# Importing Libraries

In [1]:
#Preprocessing file, most recently used for london data

In [1]:
%matplotlib inline
%load_ext autoreload
%autoreload 2
from basic_imports import *

from download_data import *
from project_specific.philap_helpers import *
from project_specific.daphne_helpers import *
from project_specific.peeps_helpers import *
from math import radians, cos, sin, asin, sqrt
from pixelgrams import *
import folium
import datetime
from constants import *
from load_files import *
from scipy.stats import *
from scipy import spatial
from sklearn.linear_model import LinearRegression
from sklearn.model_selection import train_test_split
from sklearn.metrics import r2_score, mean_squared_error
import statsmodels.api as sm
import numpy as np

In [2]:
def load_mexico_airrespeck_file(filepath, project_name, timestamp_column_name='timestamp'):
    try:
        data = pd.read_csv(filepath, converters={'timestamp': str})
        data['timestamp'] = pd.to_datetime(data[timestamp_column_name]).dt.tz_convert(
            project_mapping[project_name][1])
        data = data.set_index('timestamp')
        data['timestamp'] = data.index
        data = data.replace('None', np.nan)
        return data
    except EmptyDataError:
        print("Skipped file because it is empty")
        return
    except IOError:
        print("Skipped file because it doesn't exist")
        return

# File loading Functions

In [3]:
def load_mexico_static_airspeck_file(sid_or_uuid, project_name=None, sensor_label=None, suffix_filename="",
                              upload_type='automatic',
                              subject_visit_number=None, calibrate_pm=False, calibrate_ox=False, calibrate_no2=False,
                              use_all_features_for_pm_calibration=False,
                              use_all_features_for_gas_calibration=True,
                              return_calibration_flag=False, calibration_id=None, filename=None,
                              country_name=None):
    assert upload_type in ['automatic', 'sd_card'], "upload_type has to be either 'automatic' or 'sd_card'"

    if project_name is None and len(sid_or_uuid) == 6:
        project_name = get_project_for_subject(sid_or_uuid)

    if sensor_label is None:
        if subject_visit_number is None:
            sensor_label = "{}".format(sid_or_uuid)
        else:
            sensor_label = "{}({})".format(sid_or_uuid, subject_visit_number)

    if filename is None:
        filename = "{}_calibrated.csv".format(sensor_label, suffix_filename)

    print("Loading file: {}".format(project_mapping[project_name][2] + filename))
    data = load_mexico_airrespeck_file(project_mapping[project_name][2] + filename, project_name)
    
    #Sdata = filter_out_outliers_gas(data)

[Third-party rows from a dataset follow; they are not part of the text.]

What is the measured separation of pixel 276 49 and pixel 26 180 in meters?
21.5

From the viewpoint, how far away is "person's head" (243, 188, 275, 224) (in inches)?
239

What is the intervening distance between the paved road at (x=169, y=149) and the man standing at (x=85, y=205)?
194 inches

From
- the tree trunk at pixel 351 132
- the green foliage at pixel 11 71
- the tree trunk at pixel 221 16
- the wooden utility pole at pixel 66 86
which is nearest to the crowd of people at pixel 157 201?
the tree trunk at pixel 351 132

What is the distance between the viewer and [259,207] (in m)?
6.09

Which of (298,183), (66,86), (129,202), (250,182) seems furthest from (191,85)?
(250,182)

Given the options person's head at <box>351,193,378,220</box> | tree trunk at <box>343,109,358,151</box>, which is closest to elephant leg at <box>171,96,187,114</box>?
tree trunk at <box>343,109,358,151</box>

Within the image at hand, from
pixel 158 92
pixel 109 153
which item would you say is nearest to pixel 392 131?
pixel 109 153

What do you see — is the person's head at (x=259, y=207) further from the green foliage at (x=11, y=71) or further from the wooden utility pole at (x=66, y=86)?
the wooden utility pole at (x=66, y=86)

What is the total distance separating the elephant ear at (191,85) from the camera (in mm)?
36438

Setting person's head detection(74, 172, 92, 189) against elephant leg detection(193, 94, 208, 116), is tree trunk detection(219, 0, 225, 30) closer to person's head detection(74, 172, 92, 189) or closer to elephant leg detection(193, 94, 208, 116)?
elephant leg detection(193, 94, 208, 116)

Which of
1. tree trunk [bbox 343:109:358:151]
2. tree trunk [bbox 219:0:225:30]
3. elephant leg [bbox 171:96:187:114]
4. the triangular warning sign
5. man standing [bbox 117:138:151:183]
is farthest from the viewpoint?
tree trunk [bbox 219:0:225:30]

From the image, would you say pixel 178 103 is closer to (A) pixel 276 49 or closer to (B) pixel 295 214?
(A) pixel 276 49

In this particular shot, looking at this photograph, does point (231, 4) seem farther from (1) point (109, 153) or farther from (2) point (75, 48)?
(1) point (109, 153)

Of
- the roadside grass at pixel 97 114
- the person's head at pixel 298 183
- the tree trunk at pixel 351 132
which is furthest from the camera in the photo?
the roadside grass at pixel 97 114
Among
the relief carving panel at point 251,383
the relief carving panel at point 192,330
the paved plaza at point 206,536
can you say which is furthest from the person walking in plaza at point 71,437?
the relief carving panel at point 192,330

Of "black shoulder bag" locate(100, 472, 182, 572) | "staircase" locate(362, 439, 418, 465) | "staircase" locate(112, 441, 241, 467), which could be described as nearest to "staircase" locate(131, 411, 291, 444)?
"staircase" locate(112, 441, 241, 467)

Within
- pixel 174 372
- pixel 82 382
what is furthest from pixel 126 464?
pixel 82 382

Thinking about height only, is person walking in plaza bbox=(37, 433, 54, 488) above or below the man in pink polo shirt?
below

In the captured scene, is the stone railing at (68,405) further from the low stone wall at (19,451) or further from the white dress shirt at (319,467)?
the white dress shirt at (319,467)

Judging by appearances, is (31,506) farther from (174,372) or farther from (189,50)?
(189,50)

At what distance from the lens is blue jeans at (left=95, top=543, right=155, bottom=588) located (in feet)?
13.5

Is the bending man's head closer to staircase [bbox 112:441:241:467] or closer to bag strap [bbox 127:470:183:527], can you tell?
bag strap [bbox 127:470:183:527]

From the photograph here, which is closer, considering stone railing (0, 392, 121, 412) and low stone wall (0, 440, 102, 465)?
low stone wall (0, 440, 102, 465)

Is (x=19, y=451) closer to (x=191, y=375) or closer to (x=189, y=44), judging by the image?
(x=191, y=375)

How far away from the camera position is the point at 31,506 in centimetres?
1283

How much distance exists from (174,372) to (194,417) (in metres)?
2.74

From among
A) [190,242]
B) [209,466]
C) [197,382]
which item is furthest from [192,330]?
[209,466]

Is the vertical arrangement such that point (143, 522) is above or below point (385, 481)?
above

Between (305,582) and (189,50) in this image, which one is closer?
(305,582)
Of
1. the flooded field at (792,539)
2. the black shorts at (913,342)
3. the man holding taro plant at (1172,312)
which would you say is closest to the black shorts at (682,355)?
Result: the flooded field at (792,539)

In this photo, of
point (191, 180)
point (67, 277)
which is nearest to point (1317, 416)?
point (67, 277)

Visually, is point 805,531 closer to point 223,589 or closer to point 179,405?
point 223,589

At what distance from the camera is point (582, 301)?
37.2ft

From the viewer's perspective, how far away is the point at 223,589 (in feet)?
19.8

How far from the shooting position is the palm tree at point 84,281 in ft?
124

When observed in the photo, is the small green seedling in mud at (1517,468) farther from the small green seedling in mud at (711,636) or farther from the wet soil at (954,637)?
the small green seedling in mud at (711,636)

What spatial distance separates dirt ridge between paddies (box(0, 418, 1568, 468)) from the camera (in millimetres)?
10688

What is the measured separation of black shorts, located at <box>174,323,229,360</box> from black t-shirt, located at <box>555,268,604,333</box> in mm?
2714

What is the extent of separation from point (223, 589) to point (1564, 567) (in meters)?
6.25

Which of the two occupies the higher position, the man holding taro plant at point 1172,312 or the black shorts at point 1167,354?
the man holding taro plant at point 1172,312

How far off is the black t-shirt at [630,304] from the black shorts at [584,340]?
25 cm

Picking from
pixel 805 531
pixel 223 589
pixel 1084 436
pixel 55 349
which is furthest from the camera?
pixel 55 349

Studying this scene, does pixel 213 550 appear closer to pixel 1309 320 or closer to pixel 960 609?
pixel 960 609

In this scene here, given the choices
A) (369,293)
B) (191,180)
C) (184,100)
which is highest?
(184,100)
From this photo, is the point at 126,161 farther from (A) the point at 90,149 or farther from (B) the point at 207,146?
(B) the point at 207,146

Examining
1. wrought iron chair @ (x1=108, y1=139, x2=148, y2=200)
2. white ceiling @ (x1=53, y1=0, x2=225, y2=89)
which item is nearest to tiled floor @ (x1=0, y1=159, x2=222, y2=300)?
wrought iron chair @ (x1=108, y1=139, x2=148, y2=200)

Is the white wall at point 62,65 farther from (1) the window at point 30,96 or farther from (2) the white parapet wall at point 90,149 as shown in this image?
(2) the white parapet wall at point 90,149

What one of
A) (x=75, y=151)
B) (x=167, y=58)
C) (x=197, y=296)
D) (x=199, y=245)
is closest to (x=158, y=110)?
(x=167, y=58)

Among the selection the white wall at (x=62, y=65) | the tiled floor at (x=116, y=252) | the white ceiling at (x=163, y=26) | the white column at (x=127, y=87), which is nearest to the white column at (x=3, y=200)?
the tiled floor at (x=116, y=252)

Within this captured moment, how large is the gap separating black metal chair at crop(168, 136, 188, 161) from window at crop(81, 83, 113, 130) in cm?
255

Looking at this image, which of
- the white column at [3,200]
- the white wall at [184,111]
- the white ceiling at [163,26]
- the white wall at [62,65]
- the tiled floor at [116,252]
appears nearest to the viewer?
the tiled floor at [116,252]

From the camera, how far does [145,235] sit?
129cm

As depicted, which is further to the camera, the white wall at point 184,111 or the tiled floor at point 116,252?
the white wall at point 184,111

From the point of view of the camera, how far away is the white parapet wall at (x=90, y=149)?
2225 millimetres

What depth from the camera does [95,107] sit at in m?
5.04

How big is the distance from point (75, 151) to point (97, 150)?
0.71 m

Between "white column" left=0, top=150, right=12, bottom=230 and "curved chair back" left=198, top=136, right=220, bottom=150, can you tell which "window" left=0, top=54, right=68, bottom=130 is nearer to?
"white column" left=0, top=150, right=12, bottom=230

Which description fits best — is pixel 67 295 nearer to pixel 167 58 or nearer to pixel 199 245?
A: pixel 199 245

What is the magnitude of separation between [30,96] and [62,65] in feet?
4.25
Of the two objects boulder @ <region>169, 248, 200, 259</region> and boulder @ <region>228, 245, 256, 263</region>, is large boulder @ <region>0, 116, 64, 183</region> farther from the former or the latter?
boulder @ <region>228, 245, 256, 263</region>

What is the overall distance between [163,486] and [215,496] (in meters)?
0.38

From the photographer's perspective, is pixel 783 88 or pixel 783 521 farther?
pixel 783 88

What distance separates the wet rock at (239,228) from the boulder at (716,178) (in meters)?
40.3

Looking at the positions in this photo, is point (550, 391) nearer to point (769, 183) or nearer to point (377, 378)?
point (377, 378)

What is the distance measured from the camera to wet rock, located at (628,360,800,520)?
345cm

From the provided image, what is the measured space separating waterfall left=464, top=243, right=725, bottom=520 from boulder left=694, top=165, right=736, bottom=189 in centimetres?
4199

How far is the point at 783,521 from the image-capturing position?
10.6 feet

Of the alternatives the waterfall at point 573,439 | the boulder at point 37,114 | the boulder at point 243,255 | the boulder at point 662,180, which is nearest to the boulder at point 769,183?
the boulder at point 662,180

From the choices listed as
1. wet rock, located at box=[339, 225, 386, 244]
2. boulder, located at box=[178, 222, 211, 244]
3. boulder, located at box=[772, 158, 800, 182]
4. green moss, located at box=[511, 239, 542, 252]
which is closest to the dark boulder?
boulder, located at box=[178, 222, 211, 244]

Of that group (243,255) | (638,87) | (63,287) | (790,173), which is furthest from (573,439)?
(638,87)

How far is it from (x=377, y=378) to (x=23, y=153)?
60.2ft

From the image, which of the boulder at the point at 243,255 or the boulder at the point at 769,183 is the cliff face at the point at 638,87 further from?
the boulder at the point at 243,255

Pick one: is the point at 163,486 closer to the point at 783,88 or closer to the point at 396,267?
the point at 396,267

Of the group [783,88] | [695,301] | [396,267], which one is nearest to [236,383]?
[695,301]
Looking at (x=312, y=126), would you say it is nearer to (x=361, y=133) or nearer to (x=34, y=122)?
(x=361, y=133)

    if calibrate_pm or calibrate_ox or calibrate_no2:
        result_date, was_calibrated_pm, was_calibrated_no2, was_calibrated_ox,  data = calibrate_airspeck(
            sid_or_uuid, data, calibrate_pm=calibrate_pm, calibrate_no2=calibrate_no2, 
            calibrate_ox=calibrate_ox,project_name=project_name, calibration_id=calibration_id,
            use_all_features_pm=use_all_features_for_pm_calibration,
            use_all_features_gas=use_all_features_for_gas_calibration, country_name=country_name)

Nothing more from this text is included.